Step 4.2: Substitute back into one of the original equations
From equation (i), 2x + 3y – z = 0. Use z = 2y in this:
2x + 3y – 2y = 0
⇒ 2x + y = 0
⇒ \(\frac{x}{y} = -\frac{1}{2}\).
Step 5: Find the ratio z/x
We know:
\(\frac{x}{y} = -\frac{1}{2}\) and \(\frac{y}{z} = \frac{1}{2}\).
Multiply \(\frac{x}{y}\) and \(\frac{y}{z}\) to get \(\frac{x}{z}\):
\(\frac{x}{y} \times \frac{y}{z} = \left(-\frac{1}{2}\right) \times \frac{1}{2} = -\frac{1}{4}\).
Hence, \(\frac{x}{z} = -\frac{1}{4}\) ⇒ \(\frac{z}{x} = -4\).

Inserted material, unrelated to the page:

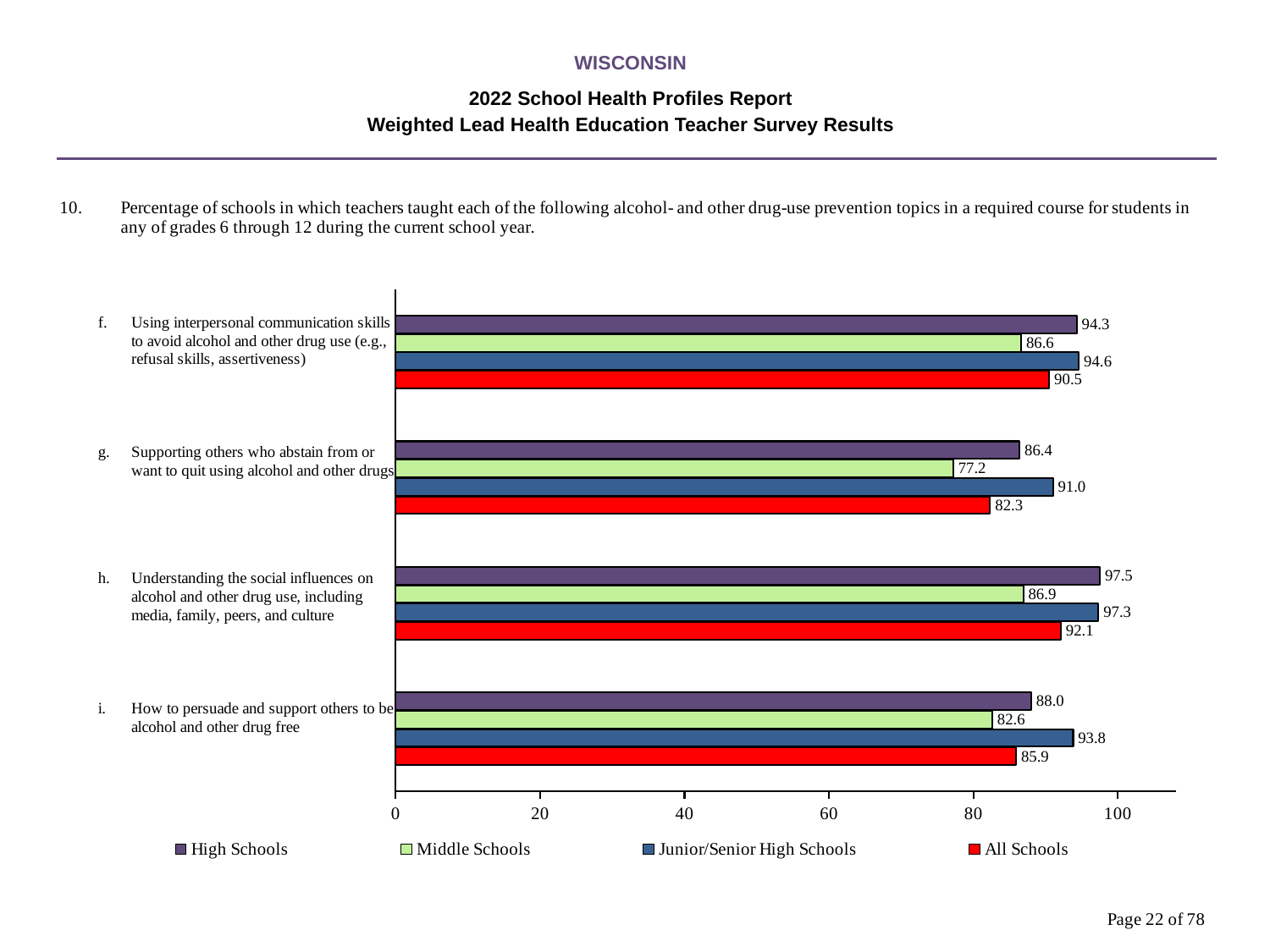
What kind of chart is shown on the slide? Bar chart What is the value for Middle Schools for topic g (Supporting others who abstain from or want to quit using alcohol and other drugs)? 77.2 What is the value for All Schools for topic i (How to persuade and support others to be alcohol and other drug free)? 85.9 What is the value for Junior/Senior High Schools for topic f (Using interpersonal communication skills to avoid alcohol and other drug use)? 94.6 What is the value for High Schools for topic h (Understanding the social influences on alcohol and other drug use)? 97.5 Which topic has the lowest value for All Schools? g. Supporting others who abstain from or want to quit using alcohol and other drugs How many topics (categories) are shown on the chart? 4 What is the difference between the Junior/Senior High Schools value and the Middle Schools value for topic i? 11.2 For topic g, which is larger: the High Schools value or the Junior/Senior High Schools value? Junior/Senior High Schools How many series does the legend list? 4 Which topic has the highest value for Middle Schools? h. Understanding the social influences on alcohol and other drug use, including media, family, peers, and culture Which series is shown in red in the legend? All Schools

Step 6: Compute the required expression
We want to find:
$\frac{x}{y} \;+\; \frac{y}{z} \;+\; \frac{z}{x} \;+\; k$
Substitute the known ratios and \(k = \frac{9}{2}\):
\(\frac{x}{y} = -\frac{1}{2}, \quad \frac{y}{z} = \frac{1}{2}, \quad \frac{z}{x} = -4, \quad k = \frac{9}{2}\).
So,
\[
\left(-\frac{1}{2}\right) + \frac{1}{2} + \left(-4\right) + \frac{9}{2}
= -\frac{1}{2} + \frac{1}{2} - 4 + \frac{9}{2}.
\]
Combine like terms carefully:
\[
-\frac{1}{2} + \frac{1}{2} = 0, \quad
-4 + \frac{9}{2} = \frac{-8 + 9}{2} = \frac{1}{2}.
\]
Therefore, the value of the expression is \(\frac{1}{2}\).
Answer
The required value is \( \frac{1}{2} \).